後退する面々はもちろんダメージを受けており、途中でリタイアする物も出る。森の奥にはオークがまだ残っておりそちらにも戦力を割かなければならないという劣勢が続いていた。
状況が変わったのはオークの上位種が使っていた鉄の斧がおれた時、その瞬間時間差で突撃していた騎士たちが同時に突撃を始めた。最初からこれを狙っていたのだろう。息はぴったりであり誰もが止めを刺したと思った。
だがオークは自分の腕を盾にして攻撃を防御した。そしてもう片方の腕で騎士団長を攻撃。騎士団長は吹っ飛ばされ意識を失った。そのことで騎士の間に動揺が走りその隙に次々と騎士がやられる。もはや敗北するのは時間の問題かと思われた。

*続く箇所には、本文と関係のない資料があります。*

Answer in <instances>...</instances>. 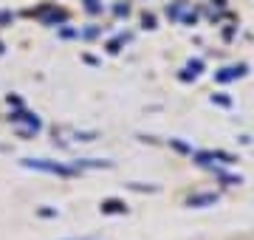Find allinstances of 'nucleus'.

そこで俺は魔鉄で作られた感電弾を使うことを決意した。問題は動き回るオーク上位種を止めなければいけないこと。それはザッツとゲイルに任せるしかなかった。
二人がオーク上位種の目の前に立つと上位種はそれを警戒し動きを止めた。その隙をついて銃弾を発射。銃弾は見事眉間に命中し、オーク上位種は全身を痙攣させて倒れた。
ザッツとゲイルの二人は呆気に取られていたがすぐに正気に戻り、オーク上位種の首を切り取り戦闘は終了。何とか死亡者を出さずに戦闘を終えることができた。
しかし、騎士団との軋轢ができてしまった。団長のグランツは穏便にことを進めようとしてくれいるが団員の十名程が。
「俺たちの手柄を横取りしやがって。あのまま戦闘が進んでいてもオークの上位種は討伐することができたんだ」
と怒鳴り始めた。俺は。
「そんなつもりで戦闘に参加したわけではない」
と言っても騎士の数名は聞く耳を持たずに。
「これは面子の問題なんだよ」
と言うばかりであった。こればかりはどうしようもないと思った俺はその場を離れ、そのまま馬車を走らせヘキサ村へ移動することにした。
一応、街を出る前に村長に挨拶をすると。
「あなた達は命の恩人です。チーズに関しては準備を進めておきますので期待して待っていてください」
と嬉しい言葉を頂いた。
こうして、アデル村をあとにしてヘキサ村へと向かった。道中は魔物も動物も現れることなく、風景を楽しみながらのんびり村へ移動することができたのだった。